### Input data
>>>>>

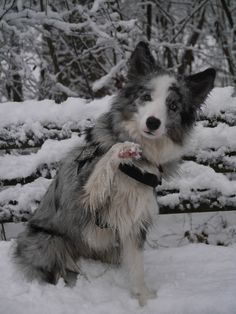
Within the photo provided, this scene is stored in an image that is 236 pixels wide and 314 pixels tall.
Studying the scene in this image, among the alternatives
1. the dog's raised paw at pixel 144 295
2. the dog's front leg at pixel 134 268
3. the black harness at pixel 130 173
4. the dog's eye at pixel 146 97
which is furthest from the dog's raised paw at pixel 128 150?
the dog's raised paw at pixel 144 295

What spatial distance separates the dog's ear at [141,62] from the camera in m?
2.75

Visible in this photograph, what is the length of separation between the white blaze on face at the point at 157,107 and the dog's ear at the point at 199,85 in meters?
0.17

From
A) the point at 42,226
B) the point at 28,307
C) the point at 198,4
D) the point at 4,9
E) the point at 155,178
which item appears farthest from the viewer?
the point at 198,4

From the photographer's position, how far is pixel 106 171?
103 inches

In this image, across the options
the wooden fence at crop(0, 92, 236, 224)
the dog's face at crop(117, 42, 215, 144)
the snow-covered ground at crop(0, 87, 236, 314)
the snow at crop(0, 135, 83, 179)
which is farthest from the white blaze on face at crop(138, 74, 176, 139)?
the snow at crop(0, 135, 83, 179)

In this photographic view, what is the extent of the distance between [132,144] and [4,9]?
299cm

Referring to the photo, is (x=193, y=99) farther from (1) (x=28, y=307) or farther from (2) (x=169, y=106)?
(1) (x=28, y=307)

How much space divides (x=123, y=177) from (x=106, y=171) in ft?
0.50

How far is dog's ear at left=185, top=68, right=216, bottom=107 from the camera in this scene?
2.78 m

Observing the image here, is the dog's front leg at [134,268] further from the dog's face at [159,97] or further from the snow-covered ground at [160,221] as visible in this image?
the dog's face at [159,97]

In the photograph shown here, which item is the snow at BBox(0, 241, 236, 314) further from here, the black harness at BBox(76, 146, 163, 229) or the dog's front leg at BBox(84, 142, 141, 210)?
the dog's front leg at BBox(84, 142, 141, 210)

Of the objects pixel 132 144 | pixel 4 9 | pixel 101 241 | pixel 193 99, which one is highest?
pixel 4 9

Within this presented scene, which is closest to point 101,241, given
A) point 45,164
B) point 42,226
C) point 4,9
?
point 42,226

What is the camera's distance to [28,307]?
8.36 ft
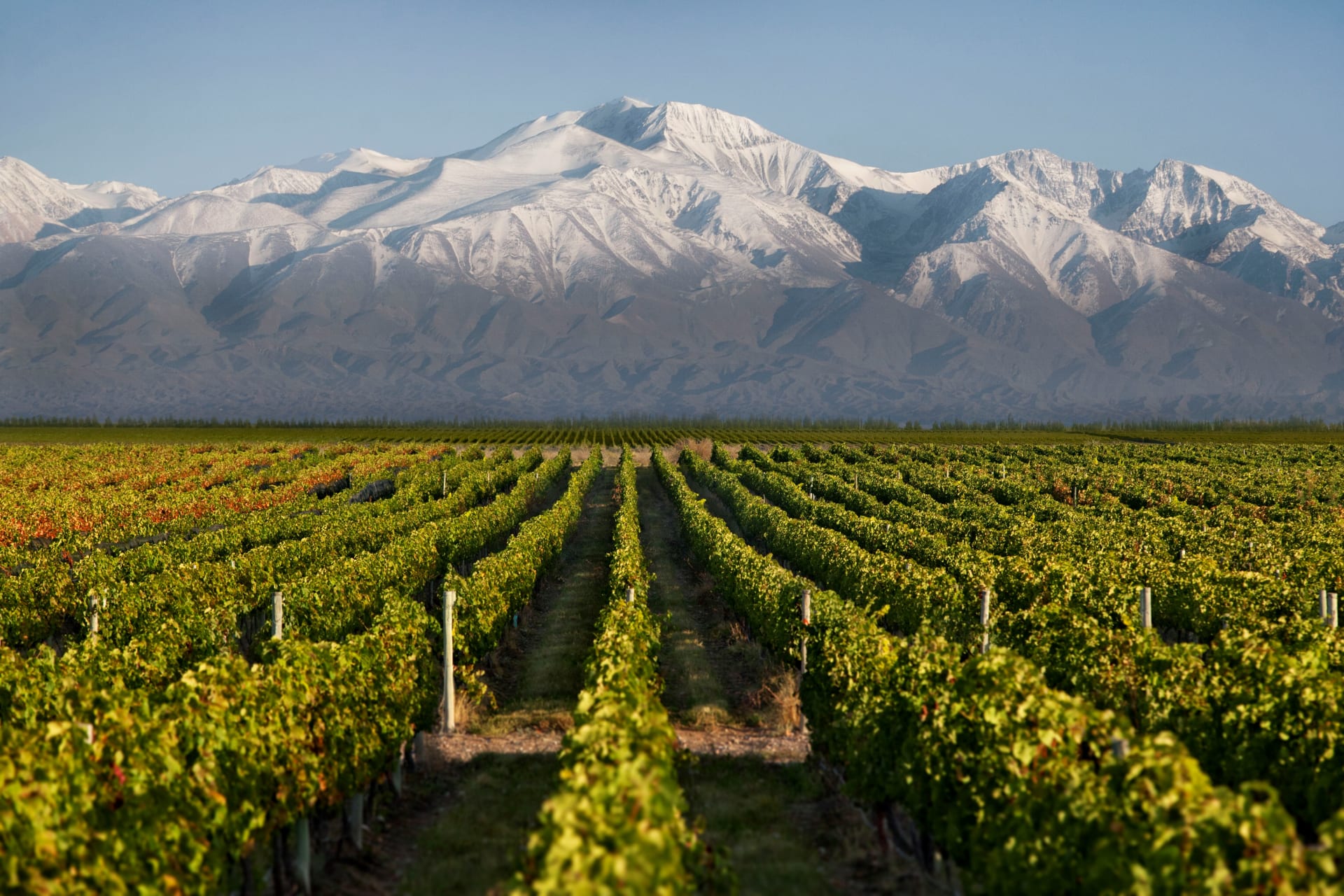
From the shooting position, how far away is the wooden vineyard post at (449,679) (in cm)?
1634

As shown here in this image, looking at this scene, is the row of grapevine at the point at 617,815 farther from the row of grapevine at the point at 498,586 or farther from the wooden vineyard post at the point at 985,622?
the row of grapevine at the point at 498,586

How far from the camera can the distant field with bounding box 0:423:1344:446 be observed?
12412 cm

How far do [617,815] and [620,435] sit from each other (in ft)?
429

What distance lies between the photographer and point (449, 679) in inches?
645

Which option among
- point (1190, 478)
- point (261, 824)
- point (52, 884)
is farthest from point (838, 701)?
point (1190, 478)

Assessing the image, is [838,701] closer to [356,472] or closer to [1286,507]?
[1286,507]

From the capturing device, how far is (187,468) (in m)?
61.3

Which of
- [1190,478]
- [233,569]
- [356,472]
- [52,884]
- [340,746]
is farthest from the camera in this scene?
[356,472]

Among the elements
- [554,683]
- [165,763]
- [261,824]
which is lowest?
[554,683]

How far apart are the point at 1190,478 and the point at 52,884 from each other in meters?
56.8

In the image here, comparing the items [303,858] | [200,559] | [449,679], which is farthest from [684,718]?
[200,559]

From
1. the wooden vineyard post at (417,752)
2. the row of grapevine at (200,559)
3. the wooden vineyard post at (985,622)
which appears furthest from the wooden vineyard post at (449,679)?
the wooden vineyard post at (985,622)

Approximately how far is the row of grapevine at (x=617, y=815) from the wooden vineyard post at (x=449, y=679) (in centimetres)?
462

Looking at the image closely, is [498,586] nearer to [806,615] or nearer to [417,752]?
[417,752]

<<<<<

### Set problem
Update the listing above by replacing every occurrence of "white blaze on face" with "white marking on face" and leaving all other text unchanged. Leave the pictures out of the answer.

### Reply to the exercise
Within the photo provided, this scene is stored in an image that is 236 pixels wide and 314 pixels tall.
Studying the scene in this image, among the alternatives
1. the dog's raised paw at pixel 144 295
2. the dog's front leg at pixel 134 268
3. the black harness at pixel 130 173
4. the dog's eye at pixel 146 97
which is furthest from the dog's raised paw at pixel 128 150?
the dog's raised paw at pixel 144 295

What spatial distance separates the dog's ear at [141,62] from the camera in m?
2.75

Visible in this photograph, what is the length of separation between the white marking on face at the point at 157,107 and the dog's ear at the point at 199,85 in meters?
0.17

From
A) the point at 42,226
B) the point at 28,307
C) the point at 198,4
D) the point at 4,9
E) the point at 155,178
which item appears farthest from the viewer?
the point at 198,4

From the photographer's position, how far is pixel 106 171?
103 inches

In this image, across the options
the wooden fence at crop(0, 92, 236, 224)
the dog's face at crop(117, 42, 215, 144)
the snow-covered ground at crop(0, 87, 236, 314)
the snow at crop(0, 135, 83, 179)
which is farthest from the white marking on face at crop(138, 74, 176, 139)?
the snow at crop(0, 135, 83, 179)

In this photographic view, what is the extent of the distance between [132,144] and [4,9]?
299cm

Referring to the photo, is (x=193, y=99) farther from (1) (x=28, y=307) or farther from (2) (x=169, y=106)?
(1) (x=28, y=307)

How much space divides (x=123, y=177) from (x=106, y=171) in ft?
0.50

How far is dog's ear at left=185, top=68, right=216, bottom=107 from the camera in this scene?
2.78 m

Observing the image here, is the dog's front leg at [134,268] further from the dog's face at [159,97] or further from the snow-covered ground at [160,221] as visible in this image?
the dog's face at [159,97]

In the photograph shown here, which item is the snow at BBox(0, 241, 236, 314) further from here, the black harness at BBox(76, 146, 163, 229) or the dog's front leg at BBox(84, 142, 141, 210)?
the dog's front leg at BBox(84, 142, 141, 210)

Of the objects pixel 132 144 | pixel 4 9 | pixel 101 241 | pixel 193 99, which one is highest?
pixel 4 9

Within this presented scene, which is closest to point 101,241, given
A) point 45,164
B) point 42,226
C) point 4,9
?
point 42,226

What is the camera's distance to [28,307]?
8.36 ft
From the shooting position, how far away is the wooden vineyard post at (449,679) (in cm)?
1634

As shown here in this image, looking at this scene, is the row of grapevine at the point at 617,815 farther from the row of grapevine at the point at 498,586 or farther from the wooden vineyard post at the point at 985,622?
the row of grapevine at the point at 498,586

How far from the camera can the distant field with bounding box 0:423:1344:446 be observed?
12412 cm

How far do [617,815] and [620,435] sit from each other (in ft)?
429

What distance lies between the photographer and point (449, 679) in inches?
645

Which option among
- point (1190, 478)
- point (261, 824)
- point (52, 884)
is farthest from point (838, 701)?
point (1190, 478)

Assessing the image, is [838,701] closer to [356,472] or closer to [1286,507]?
[1286,507]

From the capturing device, how far is (187,468) (in m)?
61.3

Which of
- [1190,478]
- [233,569]
- [356,472]
- [52,884]
- [340,746]
is farthest from the camera in this scene?
[356,472]

Among the elements
- [554,683]
- [165,763]
- [261,824]
which is lowest?
[554,683]

How far apart are the point at 1190,478 and the point at 52,884 from each other in meters?
56.8

In the image here, comparing the items [303,858] | [200,559] | [449,679], which is farthest from [684,718]?
[200,559]

From
1. the wooden vineyard post at (417,752)
2. the row of grapevine at (200,559)
3. the wooden vineyard post at (985,622)
which appears furthest from the wooden vineyard post at (449,679)?
the wooden vineyard post at (985,622)

Approximately how far is the row of grapevine at (x=617, y=815) from the wooden vineyard post at (x=449, y=679) (in centimetres)?
462

Looking at the image closely, is [498,586] nearer to [806,615] or nearer to [417,752]?
[417,752]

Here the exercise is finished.